Listening for Lions
- Author: Gloria Whelan
- Audio read by: Bianca Amato
- Genre: Historical novel
- Publication date: 2005
- Pages: 208
- ISBN: 9780060581763

= Listening for Lions =

Book by Gloria Whelan

Listening for Lions is a children's novel by Gloria Whelan, first published in 2005. Set in 1919, it concerns an orphaned girl who becomes involved in an inheritance swindle.

==Plot summary==
Rachel Sheridan is the only child of British missionaries working among the Kikuyu and Masai tribes of British East Africa (present-day Kenya). Her father is a doctor and her mother is a teacher. Life goes haywire as an influenza epidemic strikes when Rachel is 13, in 1919. Many die from the sickness, including her mother and father. The Pritchards, arrogant and extremely rich people who live nearby, bring their daughter Valerie to the hospital, but it is too late to save her. After Rachel's father dies, it appears the hospital will be closed, and she is taken in by the Pritchards. They persuade the reluctant Rachel to impersonate their daughter, sending her in Valerie's place to visit her dying grandfather in England, on the pretext that it will save his life.
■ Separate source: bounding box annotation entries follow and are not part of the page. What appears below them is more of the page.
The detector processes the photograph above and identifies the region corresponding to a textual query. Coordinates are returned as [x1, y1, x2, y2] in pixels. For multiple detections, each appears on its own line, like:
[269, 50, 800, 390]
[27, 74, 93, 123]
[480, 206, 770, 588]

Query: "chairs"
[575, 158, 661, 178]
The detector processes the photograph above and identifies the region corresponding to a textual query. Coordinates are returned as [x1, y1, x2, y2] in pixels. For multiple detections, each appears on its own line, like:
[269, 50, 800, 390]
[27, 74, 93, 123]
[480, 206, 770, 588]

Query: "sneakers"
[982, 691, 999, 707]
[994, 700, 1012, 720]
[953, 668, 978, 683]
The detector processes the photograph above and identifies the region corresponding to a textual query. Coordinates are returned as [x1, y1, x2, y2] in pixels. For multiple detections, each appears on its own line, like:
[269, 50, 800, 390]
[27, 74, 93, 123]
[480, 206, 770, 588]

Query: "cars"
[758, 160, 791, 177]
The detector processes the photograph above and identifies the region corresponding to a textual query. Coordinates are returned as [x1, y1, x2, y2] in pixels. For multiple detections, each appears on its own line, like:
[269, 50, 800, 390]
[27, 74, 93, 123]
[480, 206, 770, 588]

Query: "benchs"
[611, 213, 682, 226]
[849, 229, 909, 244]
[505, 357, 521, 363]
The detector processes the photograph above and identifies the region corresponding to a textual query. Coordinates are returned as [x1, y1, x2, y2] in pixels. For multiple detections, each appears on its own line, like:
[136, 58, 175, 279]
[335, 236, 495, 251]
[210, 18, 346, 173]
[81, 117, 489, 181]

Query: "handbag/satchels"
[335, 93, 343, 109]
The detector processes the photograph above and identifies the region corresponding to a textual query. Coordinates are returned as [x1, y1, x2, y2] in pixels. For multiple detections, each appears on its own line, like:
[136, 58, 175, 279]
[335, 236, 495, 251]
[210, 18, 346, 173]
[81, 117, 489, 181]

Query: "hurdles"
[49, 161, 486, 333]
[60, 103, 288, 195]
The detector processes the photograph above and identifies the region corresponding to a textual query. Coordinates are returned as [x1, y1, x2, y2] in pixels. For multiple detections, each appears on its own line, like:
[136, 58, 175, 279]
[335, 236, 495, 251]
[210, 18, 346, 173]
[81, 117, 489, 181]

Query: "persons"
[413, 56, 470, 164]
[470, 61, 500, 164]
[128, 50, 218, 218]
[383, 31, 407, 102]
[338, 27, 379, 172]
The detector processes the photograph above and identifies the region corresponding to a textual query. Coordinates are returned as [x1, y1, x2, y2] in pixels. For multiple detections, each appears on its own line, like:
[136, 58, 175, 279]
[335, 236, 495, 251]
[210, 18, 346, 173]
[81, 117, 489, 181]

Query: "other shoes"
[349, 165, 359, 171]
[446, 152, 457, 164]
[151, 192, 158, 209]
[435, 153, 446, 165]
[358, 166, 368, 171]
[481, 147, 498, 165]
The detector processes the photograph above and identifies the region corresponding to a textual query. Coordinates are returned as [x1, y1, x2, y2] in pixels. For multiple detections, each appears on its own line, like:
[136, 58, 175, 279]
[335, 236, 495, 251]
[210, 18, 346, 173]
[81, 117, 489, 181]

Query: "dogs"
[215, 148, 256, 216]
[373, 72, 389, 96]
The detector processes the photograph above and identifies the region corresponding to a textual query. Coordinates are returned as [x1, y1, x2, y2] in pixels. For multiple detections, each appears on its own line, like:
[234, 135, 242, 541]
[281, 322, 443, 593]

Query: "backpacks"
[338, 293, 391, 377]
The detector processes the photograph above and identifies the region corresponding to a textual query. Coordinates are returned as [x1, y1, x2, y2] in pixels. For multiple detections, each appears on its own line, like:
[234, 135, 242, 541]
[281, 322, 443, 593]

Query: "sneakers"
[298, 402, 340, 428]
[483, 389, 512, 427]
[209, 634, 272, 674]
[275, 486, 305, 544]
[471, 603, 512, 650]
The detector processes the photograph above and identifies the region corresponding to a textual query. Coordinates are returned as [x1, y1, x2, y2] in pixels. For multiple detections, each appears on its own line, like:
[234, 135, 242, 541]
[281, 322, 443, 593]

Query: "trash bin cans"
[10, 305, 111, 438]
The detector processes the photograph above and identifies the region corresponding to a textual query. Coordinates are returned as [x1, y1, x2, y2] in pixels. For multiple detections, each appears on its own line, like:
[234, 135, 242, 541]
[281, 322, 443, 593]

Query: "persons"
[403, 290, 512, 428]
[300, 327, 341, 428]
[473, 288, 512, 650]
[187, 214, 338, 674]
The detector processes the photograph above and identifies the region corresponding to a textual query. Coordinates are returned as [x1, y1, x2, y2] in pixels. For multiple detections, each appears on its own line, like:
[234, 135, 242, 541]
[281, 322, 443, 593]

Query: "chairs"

Rachel considers telling people of the Pritchards' lies on the ship, but she soon arrives in England and begins to develop a close relationship with her "grandfather", who, like her, is very fond of birds. Just as things begin to get better, the Pritchards' unveil their new plot, to take the grandfather's property when he dies and secretly threaten to expose Rachel as an impostor if she refuses to comply. In scorn of his son, the grandfather sends them away, but his trusty solicitor, Mr. Grumbloch, gives Rachel his address and tells her to come in an emergency. Rachel comes within the day, and Grumbloch returns her to her grandfather. Rachel tells him the truth regarding her identity, which he and Grumbloch have already suspected.

Rachel is adopted by grandfather Pritchard and she attends school. He leaves his estate to an ornithological society and ensures that Rachel will be able to complete her education. Years later, she becomes a doctor and returns to Africa to work at her father's hospital.

==Critical reception==
The audiobook recording of Listening for Lions received an Audie Award as well as AudioFile magazine's Earphones Award. AudioFile called the story "solid" and Bianca Amato's narration "stellar."